▸ ЗАДАНИЕ
Дословно перепишите фрагмент текста о законе о донорстве органов: начните с места, где стоят слова «Нового закона о», и остановитесь после слов «новыми законодательными нормами?».
───── ИСХОДНЫЙ ТЕКСТ ─────
Нового закона о донорстве и трансплантации органов медики ждали в надежде, что он создаст условия для развития этой отрасли медицины. Произойдет ли это с новыми законодательными нормами?
На этот вопрос «Доктор Питер» попросил ответить главного трансплантолога Петербурга Федора Жеребцова:
– Прежде всего, надо сказать, что действующий закон от 1992 года — хороший закон. Оснований для истерики по поводу необходимости его срочной коррекции нет.
И нельзя сказать, что нам представили на обсуждение плохой проект закона — он очень сырой и однобокий. Может быть, он хорош для некой европейской страны, в которой донорство органов существует уже многие годы, население готово к состраданию и регистрирует согласие на посмертное использование своих органов, а все, что сопровождает донорство и трансплантацию, работает, как должно. Этого нельзя сказать о нашей стране, в которой уровень недоверия ко всему, в том числе к медицине, очень высок, уровень ответственности и сострадания – низок, а развитие трансплантации задержалось на десятки лет. Плюс к этому – характерные только для нашей страны условия, которые затруднят выполнение трансплантаций, если будут приняты нормы, предложенные проектом закона «О донорстве органов, частей органов человека и их трансплантации (пересадке)».
Однако любой даже самый распрекрасный закон о донорстве и трансплантации изменит немногое, если не решить проблемы в смежных областях. Донорство органов не существует само по себе, оно возможно только в результате квалифицированной работы реаниматологов. До того момента, пока наука «анестезиология и реанимация» — первооснова донорства — не достигла определенного уровня, пока не появилась возможность сохранить легкие, сердце, печень при гибели головного мозга, ничего кроме почек не пересаживали.
В наибольшей степени эффективность работы трансплантологов и донорской службы зависит от уровня развития государства и общества, в том числе от развития системы здравоохранения. Представьте себе процесс донорства в виде пирамиды, в которой верхушка – количество операций по пересадке органов. А в основании – общее здоровье населения. В регионе, где распространены заболевания почек, вероятность получить здоровую почку ниже, чем в других. Там, где распространены патологии печени, этот здоровый орган – редкость.
───── ДАННЫЕ НАБОРА ─────
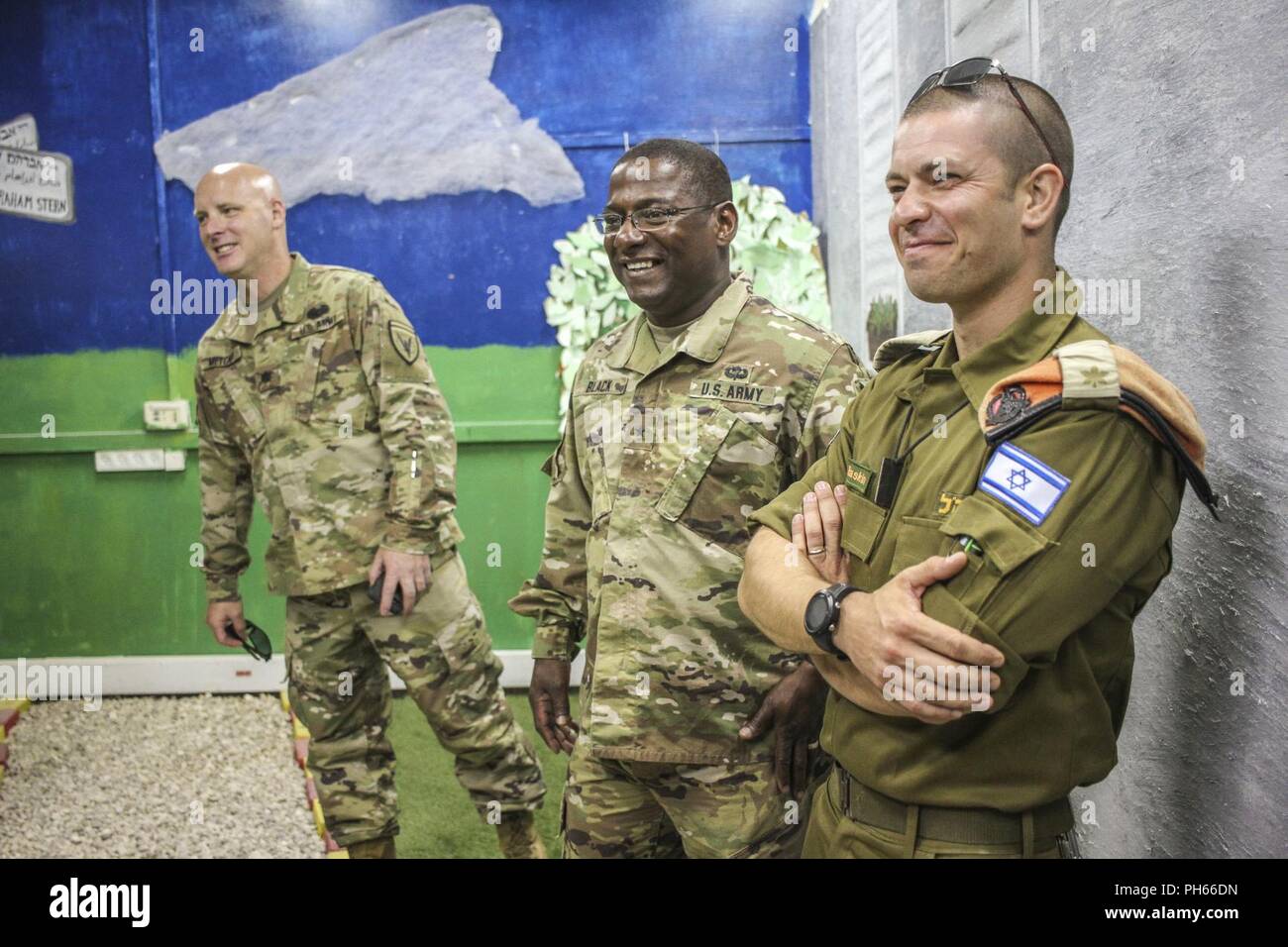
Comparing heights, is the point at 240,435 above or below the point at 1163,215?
below

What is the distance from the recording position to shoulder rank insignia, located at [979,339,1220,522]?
0.94 metres

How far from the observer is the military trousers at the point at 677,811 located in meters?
1.54

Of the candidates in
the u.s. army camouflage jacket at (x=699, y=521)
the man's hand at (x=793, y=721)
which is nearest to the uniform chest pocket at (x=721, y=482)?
the u.s. army camouflage jacket at (x=699, y=521)

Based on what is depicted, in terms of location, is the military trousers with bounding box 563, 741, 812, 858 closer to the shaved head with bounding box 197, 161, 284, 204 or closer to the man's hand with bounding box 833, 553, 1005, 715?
the man's hand with bounding box 833, 553, 1005, 715

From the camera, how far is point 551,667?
173 cm

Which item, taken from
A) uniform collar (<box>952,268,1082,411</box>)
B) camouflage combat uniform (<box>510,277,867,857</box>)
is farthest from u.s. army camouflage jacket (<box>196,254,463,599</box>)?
uniform collar (<box>952,268,1082,411</box>)

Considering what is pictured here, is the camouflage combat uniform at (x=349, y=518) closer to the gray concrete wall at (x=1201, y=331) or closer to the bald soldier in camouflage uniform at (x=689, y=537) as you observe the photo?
the bald soldier in camouflage uniform at (x=689, y=537)

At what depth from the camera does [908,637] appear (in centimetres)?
99

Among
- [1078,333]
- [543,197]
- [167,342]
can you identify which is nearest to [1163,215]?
[1078,333]

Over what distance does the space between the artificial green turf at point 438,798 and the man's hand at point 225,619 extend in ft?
1.64

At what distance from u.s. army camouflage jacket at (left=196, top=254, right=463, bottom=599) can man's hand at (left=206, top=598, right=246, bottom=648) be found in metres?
0.16

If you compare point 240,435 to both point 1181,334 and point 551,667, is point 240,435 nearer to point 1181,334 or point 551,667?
point 551,667
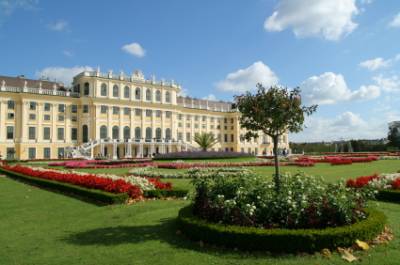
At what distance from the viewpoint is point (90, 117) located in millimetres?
52562

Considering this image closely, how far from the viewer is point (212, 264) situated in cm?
491

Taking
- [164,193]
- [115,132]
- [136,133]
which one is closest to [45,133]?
[115,132]

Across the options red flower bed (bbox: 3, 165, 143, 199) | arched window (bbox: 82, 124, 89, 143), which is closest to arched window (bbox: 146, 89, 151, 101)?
─────
▸ ОТВЕТ
Нового закона о донорстве и трансплантации органов медики ждали в надежде, что он создаст условия для развития этой отрасли медицины. Произойдет ли это с новыми законодательными нормами?